Items from a data source:
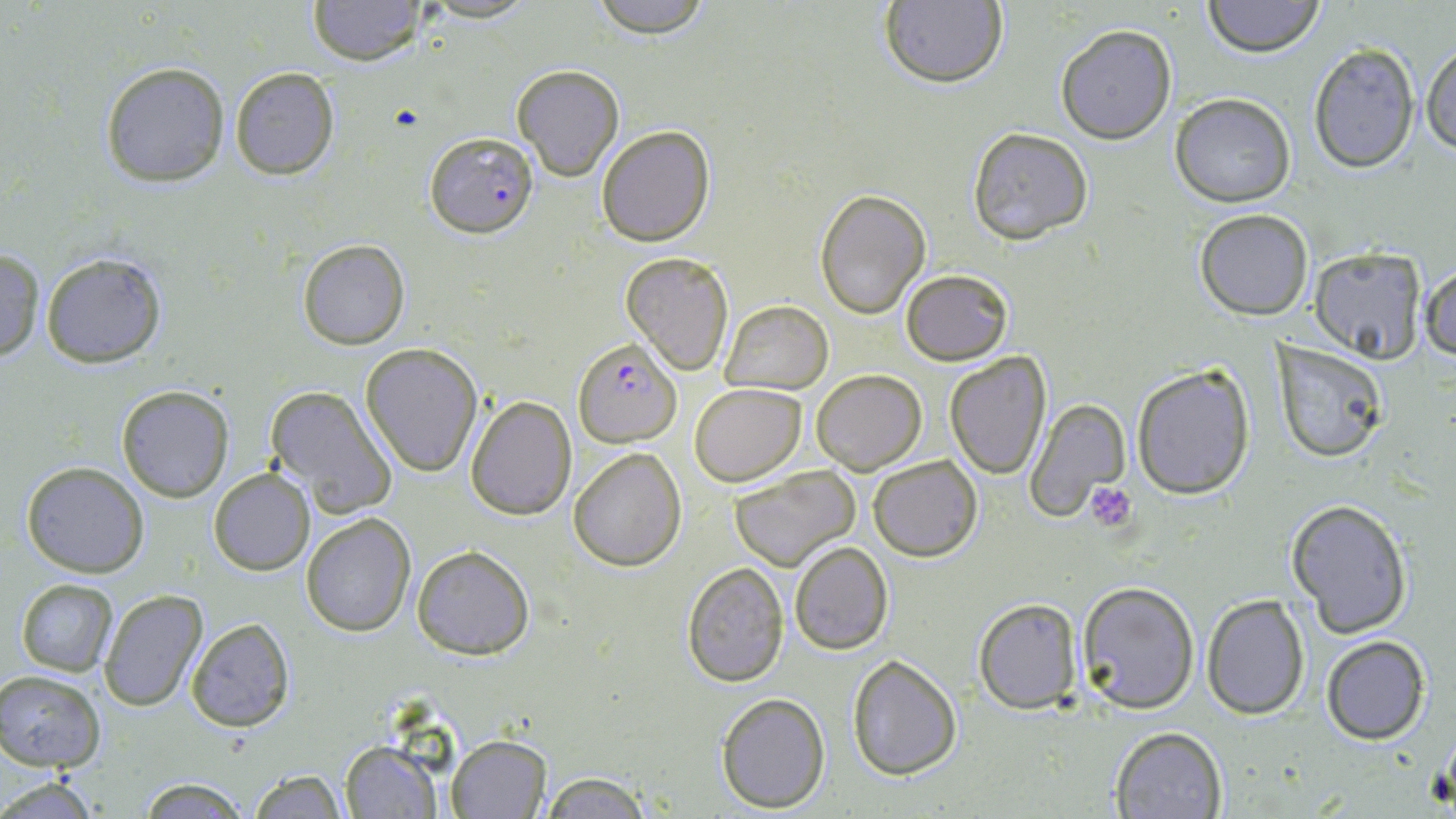

Summary:
  - Coordinate format: approximate bounding boxes as (x1, y1, x2, y2) in pixels
  - Uninfected red blood cell locations: (308, 0, 427, 65), (417, 0, 539, 23), (586, 0, 715, 35), (1204, 0, 1325, 57), (879, 1, 1007, 89), (1055, 24, 1177, 145), (1420, 38, 1455, 157), (1307, 42, 1419, 174), (99, 61, 229, 187), (511, 64, 624, 180), (229, 67, 339, 180), (1170, 93, 1295, 207), (595, 125, 715, 247), (966, 128, 1093, 243), (815, 188, 929, 321), (1193, 208, 1314, 319), (296, 238, 410, 350), (1309, 246, 1428, 362), (40, 249, 168, 368), (0, 250, 46, 361), (621, 252, 734, 375), (1420, 260, 1455, 365), (900, 268, 1014, 365), (720, 300, 832, 395), (1271, 341, 1392, 462), (361, 344, 482, 477), (944, 351, 1052, 479), (1131, 364, 1257, 500), (811, 368, 927, 474), (689, 383, 807, 486), (264, 384, 398, 518), (116, 385, 233, 502), (465, 395, 576, 520), (1025, 399, 1129, 522), (568, 448, 686, 571), (868, 454, 982, 562), (21, 461, 150, 578), (729, 464, 859, 570), (208, 468, 315, 577), (1285, 496, 1414, 640), (301, 513, 415, 637), (789, 541, 894, 656), (411, 545, 535, 659), (681, 562, 791, 685), (15, 578, 119, 675), (1076, 581, 1201, 715), (99, 590, 207, 712), (1201, 593, 1311, 720), (972, 598, 1083, 713), (185, 617, 297, 732), (1321, 636, 1430, 746), (846, 652, 963, 778), (0, 671, 106, 772), (716, 691, 830, 810), (1111, 726, 1227, 819), (445, 734, 555, 818), (338, 741, 441, 817), (248, 769, 351, 818), (540, 771, 651, 817), (0, 774, 105, 818), (137, 777, 250, 816)
  - Plasmodium falciparum-infected red blood cell locations: (426, 132, 537, 236), (577, 338, 685, 447)
  - Platelet locations: (1084, 482, 1137, 530)
  - Slide-level diagnosis: Plasmodium falciparum
  - Preparation: thin blood smear
  - Stain: May-Grünwald-Giemsa
  - Modality: light microscopy
  - Magnification: 1000x
  - Image size: 1456×819 pixels
  - Field of view: one of a larger specimen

*REQUIRED ACTION*
Only the lines from the one with "- Preparation: thin blood smear" through the final line above should be repeated, each exactly as written.

*OUTPUT FOR THIS EXERCISE*
  - Preparation: thin blood smear
  - Stain: May-Grünwald-Giemsa
  - Modality: light microscopy
  - Magnification: 1000x
  - Image size: 1456×819 pixels
  - Field of view: one of a larger specimen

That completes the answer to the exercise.